Ashwood tapped his cane on the bridge and the sound reverberated into the wind.
Wesley made to move for Tavia, but Ashwood was quicker than him and he flung his hand out, knocking Wesley backward, far enough that Tavia lost sight of him.
His bone gun landed on the bridge where he had been just moments before.
The smoke poured from Dante Ashwood like it was water, pooling around his feet and winding in and out of his mouth, through his eyes, between his long fingertips.
“Coralina’s little girl, ready to take me on once more,” he said.
He raised his hand and Tavia lurched backward.
Through the air, through the wind.
It felt like she was being pulled from the inside out, her every organ tugged backward, her skin threatening to tear from her bones if she didn’t follow.
Tavia hit the side of the bridge, hard.
She fell against the metal column with a clang and then slumped onto the ground. She knew she needed to get up, but when she tried to lean on her palm to push herself off the ground, her arm collapsed beneath her.

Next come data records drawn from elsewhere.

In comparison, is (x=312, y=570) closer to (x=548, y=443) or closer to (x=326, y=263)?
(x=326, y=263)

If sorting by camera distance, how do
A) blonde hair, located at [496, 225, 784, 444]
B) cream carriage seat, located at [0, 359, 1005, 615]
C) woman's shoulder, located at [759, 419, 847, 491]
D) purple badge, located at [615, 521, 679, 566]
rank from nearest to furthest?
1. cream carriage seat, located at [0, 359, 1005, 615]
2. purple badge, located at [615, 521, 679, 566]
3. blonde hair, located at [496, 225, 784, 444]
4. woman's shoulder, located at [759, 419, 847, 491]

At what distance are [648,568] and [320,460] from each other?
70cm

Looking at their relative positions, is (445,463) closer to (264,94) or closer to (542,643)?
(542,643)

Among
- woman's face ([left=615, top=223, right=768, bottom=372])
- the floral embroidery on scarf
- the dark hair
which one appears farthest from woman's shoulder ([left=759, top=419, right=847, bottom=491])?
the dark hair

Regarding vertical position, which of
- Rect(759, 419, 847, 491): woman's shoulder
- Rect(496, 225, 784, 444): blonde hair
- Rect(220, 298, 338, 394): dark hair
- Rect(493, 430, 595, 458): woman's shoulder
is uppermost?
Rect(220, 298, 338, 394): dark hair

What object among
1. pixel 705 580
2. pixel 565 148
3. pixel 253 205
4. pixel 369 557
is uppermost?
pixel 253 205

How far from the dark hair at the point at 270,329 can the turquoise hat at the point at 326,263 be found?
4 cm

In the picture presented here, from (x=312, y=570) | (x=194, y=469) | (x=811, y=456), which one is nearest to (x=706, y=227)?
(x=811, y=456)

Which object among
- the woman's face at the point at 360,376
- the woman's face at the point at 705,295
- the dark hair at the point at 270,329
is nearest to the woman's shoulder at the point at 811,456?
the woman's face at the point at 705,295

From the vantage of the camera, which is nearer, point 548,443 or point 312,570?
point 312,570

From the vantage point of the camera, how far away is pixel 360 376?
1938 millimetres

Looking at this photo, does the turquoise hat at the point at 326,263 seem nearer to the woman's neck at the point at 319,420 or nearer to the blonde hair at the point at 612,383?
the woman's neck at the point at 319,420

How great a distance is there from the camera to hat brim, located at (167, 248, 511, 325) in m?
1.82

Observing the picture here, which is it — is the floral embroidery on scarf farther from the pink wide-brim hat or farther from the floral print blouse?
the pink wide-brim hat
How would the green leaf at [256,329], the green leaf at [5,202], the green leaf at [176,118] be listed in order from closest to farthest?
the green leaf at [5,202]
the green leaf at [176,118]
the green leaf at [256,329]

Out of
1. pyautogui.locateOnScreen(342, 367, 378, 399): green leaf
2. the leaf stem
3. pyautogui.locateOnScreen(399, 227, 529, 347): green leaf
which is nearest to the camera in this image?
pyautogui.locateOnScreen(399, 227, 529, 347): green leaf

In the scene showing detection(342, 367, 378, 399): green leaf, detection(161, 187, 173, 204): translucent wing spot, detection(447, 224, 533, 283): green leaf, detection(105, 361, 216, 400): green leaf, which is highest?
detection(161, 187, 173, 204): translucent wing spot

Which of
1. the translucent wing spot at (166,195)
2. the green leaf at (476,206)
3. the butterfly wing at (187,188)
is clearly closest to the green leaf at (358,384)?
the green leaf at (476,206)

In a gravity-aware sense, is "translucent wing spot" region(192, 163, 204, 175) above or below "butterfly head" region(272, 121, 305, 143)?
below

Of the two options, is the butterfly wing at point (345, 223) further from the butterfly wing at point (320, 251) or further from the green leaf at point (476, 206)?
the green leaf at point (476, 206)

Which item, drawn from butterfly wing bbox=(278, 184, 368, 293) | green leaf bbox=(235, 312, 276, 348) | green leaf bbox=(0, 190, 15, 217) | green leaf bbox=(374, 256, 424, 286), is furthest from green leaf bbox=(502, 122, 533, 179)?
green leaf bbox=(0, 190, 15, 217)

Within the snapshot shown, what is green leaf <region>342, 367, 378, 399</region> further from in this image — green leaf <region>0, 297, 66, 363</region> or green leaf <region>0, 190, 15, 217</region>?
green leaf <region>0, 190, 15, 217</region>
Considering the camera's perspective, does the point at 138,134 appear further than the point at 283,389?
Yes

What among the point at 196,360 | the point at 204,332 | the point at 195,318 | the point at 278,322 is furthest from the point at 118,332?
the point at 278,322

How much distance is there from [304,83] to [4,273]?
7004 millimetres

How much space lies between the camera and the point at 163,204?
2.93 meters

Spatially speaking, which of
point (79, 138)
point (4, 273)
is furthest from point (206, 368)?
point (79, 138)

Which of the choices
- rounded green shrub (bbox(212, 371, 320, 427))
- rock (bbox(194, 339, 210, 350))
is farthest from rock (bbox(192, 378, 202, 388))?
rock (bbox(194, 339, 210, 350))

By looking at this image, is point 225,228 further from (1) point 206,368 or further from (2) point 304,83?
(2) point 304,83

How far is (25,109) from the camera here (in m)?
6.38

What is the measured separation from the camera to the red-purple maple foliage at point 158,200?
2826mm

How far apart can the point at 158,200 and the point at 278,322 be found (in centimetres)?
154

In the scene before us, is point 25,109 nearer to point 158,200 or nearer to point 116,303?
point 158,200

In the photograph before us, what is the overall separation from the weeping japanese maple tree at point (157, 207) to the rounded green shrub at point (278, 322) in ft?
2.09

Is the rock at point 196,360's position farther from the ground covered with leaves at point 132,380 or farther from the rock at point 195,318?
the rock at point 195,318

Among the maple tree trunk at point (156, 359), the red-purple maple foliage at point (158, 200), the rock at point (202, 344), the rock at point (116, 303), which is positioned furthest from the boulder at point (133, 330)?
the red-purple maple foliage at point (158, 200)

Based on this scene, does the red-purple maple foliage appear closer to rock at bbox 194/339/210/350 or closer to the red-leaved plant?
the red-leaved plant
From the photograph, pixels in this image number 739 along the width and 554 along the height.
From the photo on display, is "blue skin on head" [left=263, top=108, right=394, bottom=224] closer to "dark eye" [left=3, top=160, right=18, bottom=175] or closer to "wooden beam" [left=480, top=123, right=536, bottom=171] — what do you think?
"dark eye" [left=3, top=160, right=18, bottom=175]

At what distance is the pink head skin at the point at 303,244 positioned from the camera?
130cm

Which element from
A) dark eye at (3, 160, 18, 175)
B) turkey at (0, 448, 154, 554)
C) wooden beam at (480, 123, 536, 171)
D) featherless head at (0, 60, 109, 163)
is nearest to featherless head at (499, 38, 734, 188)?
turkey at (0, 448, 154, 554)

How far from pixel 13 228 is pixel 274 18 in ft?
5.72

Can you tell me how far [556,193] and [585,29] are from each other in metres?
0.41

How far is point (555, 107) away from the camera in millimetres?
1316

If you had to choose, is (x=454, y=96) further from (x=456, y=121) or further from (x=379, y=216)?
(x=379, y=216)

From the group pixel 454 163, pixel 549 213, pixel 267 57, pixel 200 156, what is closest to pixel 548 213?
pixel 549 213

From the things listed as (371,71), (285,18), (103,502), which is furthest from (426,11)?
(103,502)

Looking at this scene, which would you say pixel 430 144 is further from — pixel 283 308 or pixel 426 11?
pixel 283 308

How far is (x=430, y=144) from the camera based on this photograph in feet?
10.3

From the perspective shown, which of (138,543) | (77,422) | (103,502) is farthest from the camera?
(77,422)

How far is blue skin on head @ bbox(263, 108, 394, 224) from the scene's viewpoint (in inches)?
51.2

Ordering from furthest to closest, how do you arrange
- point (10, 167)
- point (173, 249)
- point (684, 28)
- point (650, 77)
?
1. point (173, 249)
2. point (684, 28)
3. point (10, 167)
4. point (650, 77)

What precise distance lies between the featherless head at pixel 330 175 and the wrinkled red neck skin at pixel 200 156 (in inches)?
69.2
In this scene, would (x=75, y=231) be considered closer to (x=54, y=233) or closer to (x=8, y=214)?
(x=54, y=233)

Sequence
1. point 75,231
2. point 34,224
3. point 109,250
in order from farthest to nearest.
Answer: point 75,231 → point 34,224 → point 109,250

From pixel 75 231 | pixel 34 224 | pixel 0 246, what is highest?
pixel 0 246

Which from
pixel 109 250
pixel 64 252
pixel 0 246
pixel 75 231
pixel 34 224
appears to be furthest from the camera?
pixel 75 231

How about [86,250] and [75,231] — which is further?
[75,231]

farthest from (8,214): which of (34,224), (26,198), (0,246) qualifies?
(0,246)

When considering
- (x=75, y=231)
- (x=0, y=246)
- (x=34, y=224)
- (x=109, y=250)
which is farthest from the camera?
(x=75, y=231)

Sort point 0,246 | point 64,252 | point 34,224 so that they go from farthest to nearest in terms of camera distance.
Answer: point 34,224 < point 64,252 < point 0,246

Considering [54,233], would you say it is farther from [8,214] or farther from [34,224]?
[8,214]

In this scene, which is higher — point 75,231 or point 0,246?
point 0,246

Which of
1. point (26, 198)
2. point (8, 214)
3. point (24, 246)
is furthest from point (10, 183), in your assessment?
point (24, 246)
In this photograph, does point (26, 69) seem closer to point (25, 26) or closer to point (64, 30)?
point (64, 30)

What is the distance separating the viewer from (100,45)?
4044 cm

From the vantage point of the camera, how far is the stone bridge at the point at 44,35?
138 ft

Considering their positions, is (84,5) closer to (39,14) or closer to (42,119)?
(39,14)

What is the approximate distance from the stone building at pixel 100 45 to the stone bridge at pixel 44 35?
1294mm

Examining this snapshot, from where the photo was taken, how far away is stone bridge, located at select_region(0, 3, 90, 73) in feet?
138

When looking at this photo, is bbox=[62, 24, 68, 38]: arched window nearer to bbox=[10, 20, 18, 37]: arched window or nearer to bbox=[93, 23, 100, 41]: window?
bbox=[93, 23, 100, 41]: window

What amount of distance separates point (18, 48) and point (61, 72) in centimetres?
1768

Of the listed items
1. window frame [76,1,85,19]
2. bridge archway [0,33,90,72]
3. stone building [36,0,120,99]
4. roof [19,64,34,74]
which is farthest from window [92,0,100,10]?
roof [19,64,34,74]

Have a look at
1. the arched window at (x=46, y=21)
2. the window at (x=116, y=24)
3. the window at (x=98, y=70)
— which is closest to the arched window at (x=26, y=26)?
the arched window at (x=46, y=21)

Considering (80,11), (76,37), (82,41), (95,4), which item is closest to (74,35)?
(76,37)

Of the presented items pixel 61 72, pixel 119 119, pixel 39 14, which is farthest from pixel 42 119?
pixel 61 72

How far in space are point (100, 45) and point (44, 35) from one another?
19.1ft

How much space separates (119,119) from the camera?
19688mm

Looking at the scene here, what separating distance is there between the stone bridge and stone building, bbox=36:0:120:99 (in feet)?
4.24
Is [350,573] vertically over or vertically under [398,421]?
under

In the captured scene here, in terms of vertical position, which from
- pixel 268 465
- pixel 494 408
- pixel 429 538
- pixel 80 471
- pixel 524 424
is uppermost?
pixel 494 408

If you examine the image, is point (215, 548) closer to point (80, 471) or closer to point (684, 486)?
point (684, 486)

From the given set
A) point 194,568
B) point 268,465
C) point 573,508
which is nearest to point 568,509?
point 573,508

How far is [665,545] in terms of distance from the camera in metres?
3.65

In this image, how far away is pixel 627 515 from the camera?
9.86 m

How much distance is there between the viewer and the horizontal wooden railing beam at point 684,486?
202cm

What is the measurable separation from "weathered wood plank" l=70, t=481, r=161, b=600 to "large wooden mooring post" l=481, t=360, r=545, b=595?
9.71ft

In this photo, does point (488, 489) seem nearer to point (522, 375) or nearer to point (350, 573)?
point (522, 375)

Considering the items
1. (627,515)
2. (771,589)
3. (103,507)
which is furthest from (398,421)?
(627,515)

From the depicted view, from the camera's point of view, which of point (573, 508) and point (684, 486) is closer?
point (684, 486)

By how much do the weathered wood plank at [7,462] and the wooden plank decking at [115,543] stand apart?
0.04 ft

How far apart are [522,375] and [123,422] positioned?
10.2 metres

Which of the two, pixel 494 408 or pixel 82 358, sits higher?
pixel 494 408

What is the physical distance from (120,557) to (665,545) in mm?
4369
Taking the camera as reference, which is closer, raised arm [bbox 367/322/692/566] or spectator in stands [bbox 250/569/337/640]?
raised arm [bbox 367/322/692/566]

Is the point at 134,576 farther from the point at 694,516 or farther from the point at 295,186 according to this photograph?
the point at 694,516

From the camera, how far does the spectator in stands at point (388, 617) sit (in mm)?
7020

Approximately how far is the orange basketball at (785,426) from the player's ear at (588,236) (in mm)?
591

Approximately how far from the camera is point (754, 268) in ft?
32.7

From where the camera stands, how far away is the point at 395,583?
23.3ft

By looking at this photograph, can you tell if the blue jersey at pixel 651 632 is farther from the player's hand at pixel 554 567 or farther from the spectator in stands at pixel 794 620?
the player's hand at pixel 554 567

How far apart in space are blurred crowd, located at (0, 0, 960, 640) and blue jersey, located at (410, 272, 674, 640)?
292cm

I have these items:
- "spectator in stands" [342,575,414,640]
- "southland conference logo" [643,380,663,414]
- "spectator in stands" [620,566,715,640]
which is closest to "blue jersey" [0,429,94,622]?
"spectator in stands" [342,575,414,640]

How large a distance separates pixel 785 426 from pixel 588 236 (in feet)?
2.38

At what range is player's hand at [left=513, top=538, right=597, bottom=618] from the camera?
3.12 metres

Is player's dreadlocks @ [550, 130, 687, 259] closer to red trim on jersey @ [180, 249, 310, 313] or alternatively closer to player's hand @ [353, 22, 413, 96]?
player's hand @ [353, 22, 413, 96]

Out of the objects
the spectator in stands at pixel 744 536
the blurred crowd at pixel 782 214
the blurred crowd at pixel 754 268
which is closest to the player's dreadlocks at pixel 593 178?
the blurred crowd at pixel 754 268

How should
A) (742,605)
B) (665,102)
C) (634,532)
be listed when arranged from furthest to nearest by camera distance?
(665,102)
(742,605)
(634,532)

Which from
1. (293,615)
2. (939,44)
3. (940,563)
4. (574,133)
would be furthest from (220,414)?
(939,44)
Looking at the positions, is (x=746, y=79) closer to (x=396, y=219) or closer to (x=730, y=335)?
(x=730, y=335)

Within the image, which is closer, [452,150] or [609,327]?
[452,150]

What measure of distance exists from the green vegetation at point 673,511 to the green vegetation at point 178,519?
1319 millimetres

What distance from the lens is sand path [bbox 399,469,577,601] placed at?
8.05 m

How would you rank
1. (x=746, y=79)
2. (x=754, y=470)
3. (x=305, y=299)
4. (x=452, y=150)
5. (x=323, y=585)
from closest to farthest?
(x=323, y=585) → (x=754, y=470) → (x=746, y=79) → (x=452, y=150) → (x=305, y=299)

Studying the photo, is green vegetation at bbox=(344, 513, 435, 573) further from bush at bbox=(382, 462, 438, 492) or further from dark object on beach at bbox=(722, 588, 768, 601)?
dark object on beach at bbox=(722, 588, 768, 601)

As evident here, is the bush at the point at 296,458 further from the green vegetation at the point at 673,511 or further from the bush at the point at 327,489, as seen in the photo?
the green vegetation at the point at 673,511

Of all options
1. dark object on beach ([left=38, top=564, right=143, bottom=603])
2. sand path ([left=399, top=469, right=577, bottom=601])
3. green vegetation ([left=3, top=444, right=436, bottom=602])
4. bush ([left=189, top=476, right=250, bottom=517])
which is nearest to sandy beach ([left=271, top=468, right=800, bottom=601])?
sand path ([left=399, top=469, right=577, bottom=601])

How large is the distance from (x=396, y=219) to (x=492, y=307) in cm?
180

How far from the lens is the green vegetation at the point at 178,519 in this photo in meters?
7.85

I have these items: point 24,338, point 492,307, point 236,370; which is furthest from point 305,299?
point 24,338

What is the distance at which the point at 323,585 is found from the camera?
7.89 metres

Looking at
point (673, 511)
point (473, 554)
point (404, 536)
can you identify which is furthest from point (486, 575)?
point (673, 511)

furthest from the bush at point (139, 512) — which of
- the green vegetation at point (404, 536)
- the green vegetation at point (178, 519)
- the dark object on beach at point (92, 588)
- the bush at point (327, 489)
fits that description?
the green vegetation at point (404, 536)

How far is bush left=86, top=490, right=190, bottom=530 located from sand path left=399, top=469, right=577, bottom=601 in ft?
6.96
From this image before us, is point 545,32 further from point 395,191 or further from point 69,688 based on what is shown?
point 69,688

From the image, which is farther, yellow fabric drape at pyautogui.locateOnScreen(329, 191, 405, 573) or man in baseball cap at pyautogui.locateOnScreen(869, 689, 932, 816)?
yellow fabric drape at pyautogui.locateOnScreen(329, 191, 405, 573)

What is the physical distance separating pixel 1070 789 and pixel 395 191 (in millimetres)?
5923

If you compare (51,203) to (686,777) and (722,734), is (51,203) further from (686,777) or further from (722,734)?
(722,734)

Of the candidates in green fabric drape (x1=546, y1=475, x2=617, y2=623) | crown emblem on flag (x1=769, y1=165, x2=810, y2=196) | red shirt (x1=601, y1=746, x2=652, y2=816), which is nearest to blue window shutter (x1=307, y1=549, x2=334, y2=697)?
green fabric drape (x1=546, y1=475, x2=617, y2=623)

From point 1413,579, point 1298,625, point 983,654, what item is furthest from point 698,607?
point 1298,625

It hurt like the fire-gates.
Still, Tavia pushed herself to standing, ignoring the blinding pain up her arm.
She slumped against the bridge beam, cold metal pressing onto her skin and through the tears in her clothing.
Ashwood’s lips quirked.
“Such hunger to live.” He stepped closer and the breeze blew by in a deathly croon. “I’ll enjoy taking you apart, piece by piece.”